Cameco Corporation (TSX:CCO)(NYSE:CCJ) may be one of the largest uranium miners in the world, but the stock’s performance over the past year is hardly reflective of a company that accounts for nearly 18% of the world’s global production of uranium.
There are a number of reasons why the stock is trading low, but even more reasons exist as to why this stock could go significantly higher over the next few years.
Why the stock is low
Nuclear power remains a prime candidate for countries that are experiencing growth and looking to acquire a relatively inexpensive and clean source of energy. By some measures, global nuclear energy production saves nearly 2.4 billion tonnes of harmful carbon dioxide emissions that’s produced by burning coal.
While this sounds great, the Japanese earthquake and tsunami in 2011, which damaged the Fukushima nuclear reactor, effectively decimated demand for uranium and nuclear power plants. What has followed since then is the gradual drop of the price of uranium and, by extension, Cameco’s stock.
As demand for uranium bottomed after the disaster, supply started to increase and wasn’t met–at least initially–with a slowdown in mining. Even worse is the fact that nuclear reactor construction effectively came to a halt after the disaster as countless countries turned to other forms of energy. Effectively, there was a glut of uranium in the market, which further depressed uranium prices.
Why the stock will go higher
Over the past few years there has been a renewed interest in nuclear power. There are a number of reasons for this, but the low price of uranium, a focus on clean-energy production, and the massive power needs coming from India and China in particular have kick-started the uranium market.
In India alone, there are 20 active reactors and another 20 are under construction or about to break ground. A further six reactors are set to be developed over the next few years, all of which are needed to keep pace with the infrastructure boom the country is experiencing.
China is also in the midst of a boom; it aims to more than quadruple the number of reactors over the next few years; it already has +30 reactors in use.
As more reactors come online, demand will start to kick up for uranium, which should drive Cameco higher as well. Beyond India and China, there are approximately 60 reactors worldwide that are under construction with countless others planned.
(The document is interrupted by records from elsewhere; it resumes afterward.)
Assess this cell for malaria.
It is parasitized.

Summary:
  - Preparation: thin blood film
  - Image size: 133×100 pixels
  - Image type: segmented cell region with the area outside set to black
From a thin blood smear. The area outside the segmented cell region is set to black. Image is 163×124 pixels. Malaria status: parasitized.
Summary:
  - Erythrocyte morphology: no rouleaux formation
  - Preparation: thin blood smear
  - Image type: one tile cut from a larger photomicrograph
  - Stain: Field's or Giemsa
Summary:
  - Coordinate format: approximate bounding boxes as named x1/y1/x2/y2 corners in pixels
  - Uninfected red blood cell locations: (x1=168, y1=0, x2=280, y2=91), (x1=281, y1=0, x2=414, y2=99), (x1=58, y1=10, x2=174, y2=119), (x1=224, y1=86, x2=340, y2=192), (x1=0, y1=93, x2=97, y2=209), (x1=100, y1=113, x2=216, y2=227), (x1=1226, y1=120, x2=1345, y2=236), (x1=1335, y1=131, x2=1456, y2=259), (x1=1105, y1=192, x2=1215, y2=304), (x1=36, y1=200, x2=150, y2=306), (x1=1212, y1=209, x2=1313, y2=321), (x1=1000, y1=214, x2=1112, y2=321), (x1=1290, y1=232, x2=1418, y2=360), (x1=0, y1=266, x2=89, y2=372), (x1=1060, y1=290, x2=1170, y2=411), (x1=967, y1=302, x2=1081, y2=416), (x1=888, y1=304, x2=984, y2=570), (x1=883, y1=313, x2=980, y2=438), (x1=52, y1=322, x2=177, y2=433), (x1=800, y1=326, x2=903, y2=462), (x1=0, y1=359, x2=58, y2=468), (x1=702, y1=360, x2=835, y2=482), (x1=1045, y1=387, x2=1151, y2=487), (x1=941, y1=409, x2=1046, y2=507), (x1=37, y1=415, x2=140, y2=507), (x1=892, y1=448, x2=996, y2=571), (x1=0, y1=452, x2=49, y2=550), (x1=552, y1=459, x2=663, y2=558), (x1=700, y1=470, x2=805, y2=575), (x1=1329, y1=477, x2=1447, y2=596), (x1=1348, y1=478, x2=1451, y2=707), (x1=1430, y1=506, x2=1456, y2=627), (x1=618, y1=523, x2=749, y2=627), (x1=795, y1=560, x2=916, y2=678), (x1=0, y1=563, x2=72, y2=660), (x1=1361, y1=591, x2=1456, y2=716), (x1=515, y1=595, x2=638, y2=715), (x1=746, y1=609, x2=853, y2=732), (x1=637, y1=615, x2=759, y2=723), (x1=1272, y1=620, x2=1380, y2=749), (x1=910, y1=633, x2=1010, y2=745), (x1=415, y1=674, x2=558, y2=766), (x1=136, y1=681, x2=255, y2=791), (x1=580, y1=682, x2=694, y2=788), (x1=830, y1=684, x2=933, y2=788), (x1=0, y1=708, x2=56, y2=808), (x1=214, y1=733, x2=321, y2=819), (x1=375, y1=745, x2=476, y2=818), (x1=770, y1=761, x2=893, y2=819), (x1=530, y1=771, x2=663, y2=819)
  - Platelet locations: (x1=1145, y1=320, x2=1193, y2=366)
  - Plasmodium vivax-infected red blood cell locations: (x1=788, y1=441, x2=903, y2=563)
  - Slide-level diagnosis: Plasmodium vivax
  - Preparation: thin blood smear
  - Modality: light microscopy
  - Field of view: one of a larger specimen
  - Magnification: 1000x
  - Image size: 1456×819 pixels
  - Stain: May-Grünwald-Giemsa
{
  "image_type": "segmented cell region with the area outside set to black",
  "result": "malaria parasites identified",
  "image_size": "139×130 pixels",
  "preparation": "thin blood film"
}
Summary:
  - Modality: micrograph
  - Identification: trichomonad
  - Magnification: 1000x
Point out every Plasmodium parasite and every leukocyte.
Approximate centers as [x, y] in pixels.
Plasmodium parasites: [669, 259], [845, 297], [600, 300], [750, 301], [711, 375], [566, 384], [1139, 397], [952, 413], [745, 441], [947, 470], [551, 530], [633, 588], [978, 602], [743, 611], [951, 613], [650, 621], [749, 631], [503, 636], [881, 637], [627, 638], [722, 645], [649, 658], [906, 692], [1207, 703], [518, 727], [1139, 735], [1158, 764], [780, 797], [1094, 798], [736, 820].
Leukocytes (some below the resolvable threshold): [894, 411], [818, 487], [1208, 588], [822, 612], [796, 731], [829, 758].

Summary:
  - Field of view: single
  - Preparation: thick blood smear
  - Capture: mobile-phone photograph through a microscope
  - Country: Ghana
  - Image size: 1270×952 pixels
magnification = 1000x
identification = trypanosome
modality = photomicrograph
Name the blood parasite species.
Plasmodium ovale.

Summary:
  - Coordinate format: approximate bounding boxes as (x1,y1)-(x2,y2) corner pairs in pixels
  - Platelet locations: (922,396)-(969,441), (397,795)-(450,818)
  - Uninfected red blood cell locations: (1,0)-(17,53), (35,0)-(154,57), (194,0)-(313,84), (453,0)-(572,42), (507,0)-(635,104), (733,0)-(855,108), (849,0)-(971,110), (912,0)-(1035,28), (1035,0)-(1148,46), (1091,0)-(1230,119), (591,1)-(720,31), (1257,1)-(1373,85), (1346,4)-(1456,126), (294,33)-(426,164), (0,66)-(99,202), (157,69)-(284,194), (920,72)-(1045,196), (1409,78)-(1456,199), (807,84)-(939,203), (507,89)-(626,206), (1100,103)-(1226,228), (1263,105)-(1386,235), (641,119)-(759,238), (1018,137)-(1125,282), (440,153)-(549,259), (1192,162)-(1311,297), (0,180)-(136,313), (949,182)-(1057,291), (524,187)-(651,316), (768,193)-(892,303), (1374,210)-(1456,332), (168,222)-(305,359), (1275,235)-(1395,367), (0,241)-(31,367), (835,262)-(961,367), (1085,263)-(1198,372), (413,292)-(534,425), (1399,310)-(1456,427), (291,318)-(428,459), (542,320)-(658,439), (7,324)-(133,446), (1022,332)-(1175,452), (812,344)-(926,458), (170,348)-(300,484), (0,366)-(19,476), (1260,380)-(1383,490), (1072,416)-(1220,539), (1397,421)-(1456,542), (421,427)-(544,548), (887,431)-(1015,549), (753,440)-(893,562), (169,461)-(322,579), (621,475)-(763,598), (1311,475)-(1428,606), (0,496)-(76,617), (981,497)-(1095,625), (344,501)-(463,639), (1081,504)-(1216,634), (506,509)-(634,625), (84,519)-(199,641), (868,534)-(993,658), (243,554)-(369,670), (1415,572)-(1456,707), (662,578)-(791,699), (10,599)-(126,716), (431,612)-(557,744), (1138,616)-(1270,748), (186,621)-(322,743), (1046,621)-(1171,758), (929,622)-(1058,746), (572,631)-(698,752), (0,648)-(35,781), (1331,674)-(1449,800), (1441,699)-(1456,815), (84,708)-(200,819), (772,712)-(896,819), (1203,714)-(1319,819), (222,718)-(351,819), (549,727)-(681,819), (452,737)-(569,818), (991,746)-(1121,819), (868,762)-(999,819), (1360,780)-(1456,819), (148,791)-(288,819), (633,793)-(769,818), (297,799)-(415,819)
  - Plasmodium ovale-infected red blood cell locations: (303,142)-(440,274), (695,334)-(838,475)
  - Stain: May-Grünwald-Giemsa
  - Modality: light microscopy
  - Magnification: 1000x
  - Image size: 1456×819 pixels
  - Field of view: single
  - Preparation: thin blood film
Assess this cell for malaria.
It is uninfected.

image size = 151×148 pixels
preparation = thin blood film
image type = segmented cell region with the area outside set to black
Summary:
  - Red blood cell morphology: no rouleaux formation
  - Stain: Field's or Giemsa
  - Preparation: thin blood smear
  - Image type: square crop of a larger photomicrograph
Investing in Cameco? Think long term
It’s fairly easy to look at the drop in share price of Cameco over the past year and deduce that the company is no longer a viable investment option. But Cameco has always been about the long term.
The renewed interest in nuclear power will put pressure on uranium prices and drive them and Cameco higher. Currently, the stock trades below $14–down over 50% since the Japanese earthquake.
Given the potential upside to the stock as well as the current depressed price, in my opinion, Cameco remains a great long-term investment option.